This is no "White Sandy Beach" as the classic Hawaiian song goes. Waianapanapa State Park boasts a beautiful black sand beach created not too long ago (relatively speaking) by lava flows falling into the ocean and cooling. Sometimes also referred to Pa’iloa Bay as well, it’s actually a pretty neat sight to see.
On the eastern side of Maui, this state park is a common stop by travelers and tours on the Road to Hana. And why not, its a pretty big park and has large picnic areas, restrooms, showers, a hiking trail, a few photo-friendly lookout points, and of course the beach of black sand.
Much like everything majestic in Maui, this beach and it’s adjacent caves have a legend behind them. As the story goes, the Hawaiian Princess Popoalaea would come here and hide from her cruel husband, Chief Kakae. When he discovered where she had been hiding from him, he killed her on the spot.
You see pictures of these types of beaches in magazines and travel guides, and they do look pretty interesting. You read up on how they are created and even how some of them eventually wash into the sea. In person, though, it is really, really cool to see. You can walk on it just like any other beach, the waves flow in and out like other beaches. Just seeing the black sand when you look down is sand is black.
Since you can’t really spread out on the beach and soak up the sun, the beach itself isn’t usually that crowded. It’s a freshwater pool, and a few people do jump in for a cool dip or check out the pools hidden in the caves.

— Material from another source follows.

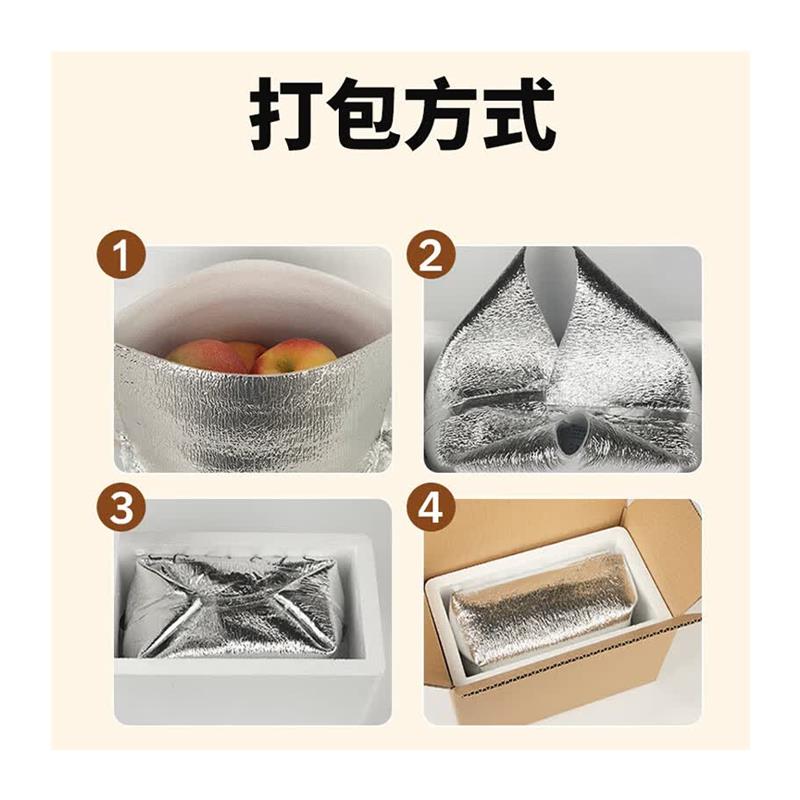 打包方式

1

2

3

4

It’s fun place to take photos to share with friends, but after a ten minutes or so, the lookout points at the park start calling and those have views just as spectacular.
With the Road to Hana being an all day affair, the Waianapanapa State Park is a good place to stop and stretch your legs. If you do take the drive yourself, this makes a great place for a picnic and a quick hike on the trails. If you’re coming as part of a tour, you’re probably stopping here anyway. While it’s not a destination beach that people set out to see exclusively, it’ does add some mystic to the magic of East Maui.